I became a socialist because the capitalist system is rooted in a selfish and egotistical ideology that promotes profits over the well-being of most citizens. Individualistic gain does not justify others pain! It does not justify the inability for people to organize and act collectively! It does not justify the stagnation of the minds of individuals! It does not justify the opprobrium of loving one another! It does not justify taking advantage of the weak and vulnerable! It does not justify the gluttonous and self-indulgent lifestyles of those who are in power. And it does not justify the lying, cheating and corruption it invariably creates at cost of others welfare!
I became a socialist because I can no longer deal with the internal pain I feel for those who are suffering because of the capitalist system.

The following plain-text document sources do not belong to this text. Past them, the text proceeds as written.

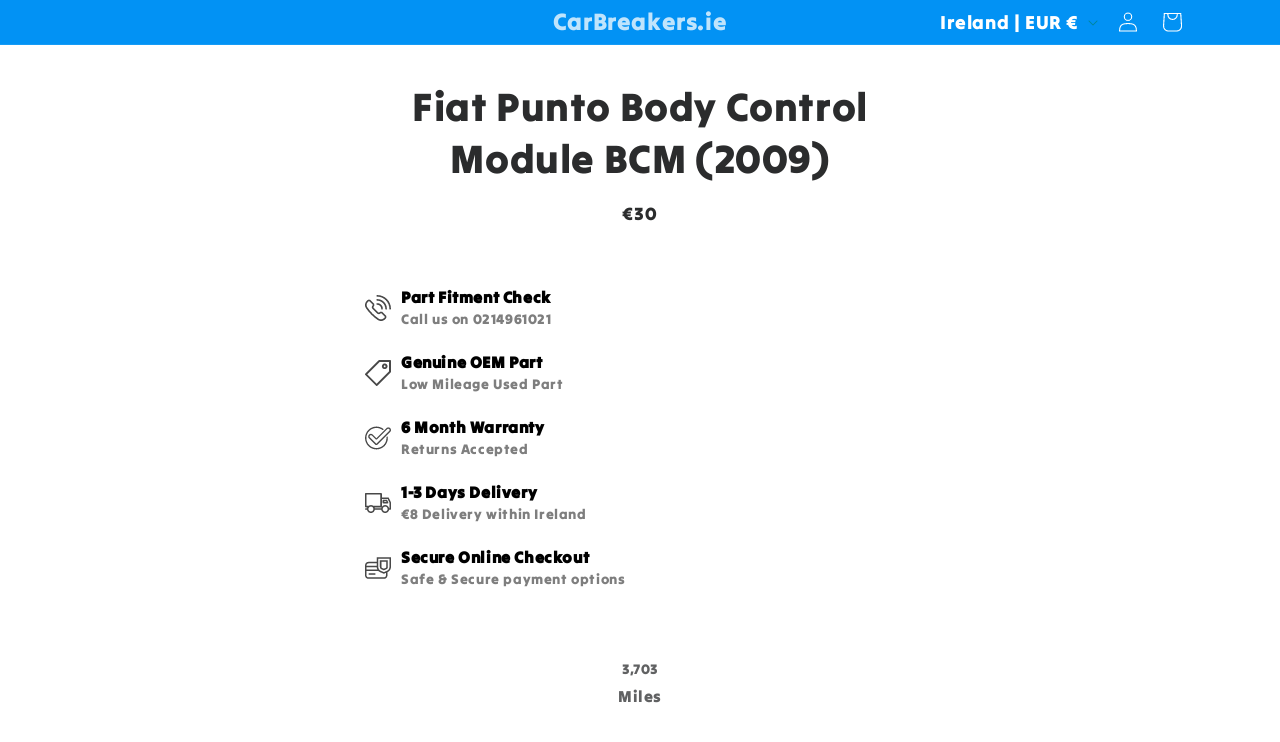

--- FILE ---
content_type: text/html; charset=utf-8
request_url: https://www.google.com/recaptcha/api2/aframe
body_size: 266
content:
<!DOCTYPE HTML><html><head><meta http-equiv="content-type" content="text/html; charset=UTF-8"></head><body><script nonce="WgD3o9tvRKfvo_plVC0hJg">/** Anti-fraud and anti-abuse applications only. See google.com/recaptcha */ try{var clients={'sodar':'https://pagead2.googlesyndication.com/pagead/sodar?'};window.addEventListener("message",function(a){try{if(a.source===window.parent){var b=JSON.parse(a.data);var c=clients[b['id']];if(c){var d=document.createElement('img');d.src=c+b['params']+'&rc='+(localStorage.getItem("rc::a")?sessionStorage.getItem("rc::b"):"");window.document.body.appendChild(d);sessionStorage.setItem("rc::e",parseInt(sessionStorage.getItem("rc::e")||0)+1);localStorage.setItem("rc::h",'1768784730922');}}}catch(b){}});window.parent.postMessage("_grecaptcha_ready", "*");}catch(b){}</script></body></html>

--- FILE ---
content_type: image/svg+xml
request_url: https://d2kmd27hg6le17.cloudfront.net/storefront_api/icons/20833f77-272a-42ac-9b17-c92afe900f89?color=rgba(72,%2072,%2072,%201)
body_size: 362
content:
<?xml version="1.0"?>
<svg xmlns="http://www.w3.org/2000/svg" id="Capa_1" enable-background="new 0 0 512 512" height="512" viewBox="0 0 512 512" width="512" fill="rgba(72, 72, 72, 1)">
  <g>
    <path d="m72.668 359.417h132v30h-132z"/>
    <g>
      <path d="m230.707 42.083v92.833h-163.314c-37.161.001-67.393 30.232-67.393 67.393v200.216c0 37.16 30.232 67.392 67.393 67.392h307.607c37.16 0 67.393-30.232 67.393-67.392l.005-63.444c41.538-17.802 69.602-58.99 69.602-104.183v-192.815zm-200.707 160.226c0-20.618 16.774-37.392 37.393-37.392h163.314v46.5h-200.707zm0 39.108h200.913c.85 14.814 4.571 29.037 10.743 42h-211.656zm382.393 161.108c0 20.618-16.774 37.392-37.393 37.392h-307.607c-20.619 0-37.393-16.774-37.393-37.392v-89.108h232.497c10.21 10.532 22.557 19.167 36.589 25.181l72.268 30.972 41.039-17.588zm69.607-167.627c0 33.176-19.703 63.057-50.196 76.125l-60.45 25.907-60.449-25.907c-30.494-13.068-50.197-42.949-50.197-76.125v-162.814h221.292z"/>
    </g>
    <path d="m292.68 234.899c0 20.367 12.097 38.712 30.818 46.737l47.855 20.509 47.856-20.509c18.722-8.023 30.818-26.369 30.818-46.737v-130.843h-157.347zm127.347-100.843v100.843c0 8.351-4.96 15.873-12.637 19.163l-36.037 15.445-36.037-15.445c-7.677-3.29-12.637-10.812-12.637-19.163v-100.843z"/>
  </g>
</svg>


--- FILE ---
content_type: image/svg+xml
request_url: https://d2kmd27hg6le17.cloudfront.net/storefront_api/icons/065af00c-56af-41d5-8743-3a3e1b4bc7ec?color=rgba(72,%2072,%2072,%201)
body_size: 773
content:
<?xml version="1.0" encoding="iso-8859-1"?>
<!-- Generator: Adobe Illustrator 18.0.0, SVG Export Plug-In . SVG Version: 6.00 Build 0)  -->
<!DOCTYPE svg PUBLIC "-//W3C//DTD SVG 1.1//EN" "http://www.w3.org/Graphics/SVG/1.1/DTD/svg11.dtd">
<svg xmlns="http://www.w3.org/2000/svg" xmlns:xlink="http://www.w3.org/1999/xlink" version="1.1" id="Capa_1" x="0px" y="0px" viewBox="0 0 254.215 254.215" style="enable-background:new 0 0 254.215 254.215;" xml:space="preserve" fill="rgba(72, 72, 72, 1)">
<g>
	<path d="M253.521,120.354l-19.709-42.577c-1.229-2.652-3.885-4.35-6.807-4.35h-61.982V36.312c0-4.142-3.357-7.5-7.5-7.5H7.5   c-4.143,0-7.5,3.358-7.5,7.5v126.221c0,4.142,3.357,7.5,7.5,7.5h14.691c-1.256,2.75-2.205,5.667-2.799,8.712H7.5   c-4.143,0-7.5,3.358-7.5,7.5c0,4.142,3.357,7.5,7.5,7.5h11.893c3.51,18.016,19.406,31.659,38.436,31.659   c19.027,0,34.922-13.644,38.432-31.659h62.596c3.51,18.016,19.405,31.659,38.434,31.659c19.026,0,34.92-13.644,38.43-31.659h10.996   c4.143,0,7.5-3.358,7.5-7.5v-62.74C254.215,122.416,253.979,121.341,253.521,120.354z M158.855,178.744H96.26   c-0.593-3.045-1.543-5.962-2.799-8.712h64.063c1.988,0,3.791-0.779,5.133-2.042C160.893,171.321,159.598,174.934,158.855,178.744z    M15,43.812h135.023v111.221H81.447c-6.571-4.985-14.754-7.95-23.619-7.95s-17.05,2.965-23.621,7.95H15V43.812z M57.828,210.403   c-13.324,0-24.164-10.838-24.164-24.159c0-13.323,10.84-24.162,24.164-24.162c13.322,0,24.16,10.839,24.16,24.162   C81.988,199.565,71.15,210.403,57.828,210.403z M197.289,210.403c-13.323,0-24.162-10.838-24.162-24.159   c0-13.323,10.839-24.162,24.162-24.162c13.321,0,24.158,10.839,24.158,24.162C221.447,199.565,210.61,210.403,197.289,210.403z    M239.215,178.744h-3.496c-3.51-18.018-19.402-31.662-38.43-31.662c-13.535,0-25.486,6.904-32.523,17.374   c0.162-0.615,0.258-1.257,0.258-1.923V88.427h57.189l17.002,36.729V178.744z"/>
	<path d="M211.066,95.302h-31.537c-4.143,0-7.5,3.358-7.5,7.5v20.85c0,4.142,3.357,7.5,7.5,7.5h41.428c0.011,0,0.015,0,0.02,0   c4.143,0,7.5-3.358,7.5-7.5c0-1.343-0.353-2.603-0.971-3.693l-9.663-20.371C216.601,96.97,213.963,95.302,211.066,95.302z    M187.029,116.151v-5.85h19.294l2.774,5.85H187.029z"/>
</g>
<g>
</g>
<g>
</g>
<g>
</g>
<g>
</g>
<g>
</g>
<g>
</g>
<g>
</g>
<g>
</g>
<g>
</g>
<g>
</g>
<g>
</g>
<g>
</g>
<g>
</g>
<g>
</g>
<g>
</g>
</svg>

I constantly see people begging on the street for scraps of food and children running around looking for guidance. In modern day America, it is estimated that more than 3 million people are homeless, thus are lacking an adequate place to sleep, eat and live (PBS). Additionally, out of these three million people, approximately 50 percent are children according to a study conducted by the National Center on Family Homelessness. How can it be, that in the wealthiest nation to ever walk on earth, a nation who produces over 15 trillion dollars’ worth of goods and services every year, more than 16 million of its children still live in poverty?(NCCP).
All together these and countless of other reasons is why I decided to become a socialist. I am committed to organizing and playing an active role in a collective movement for the ultimate and necessary purpose to create a more just society.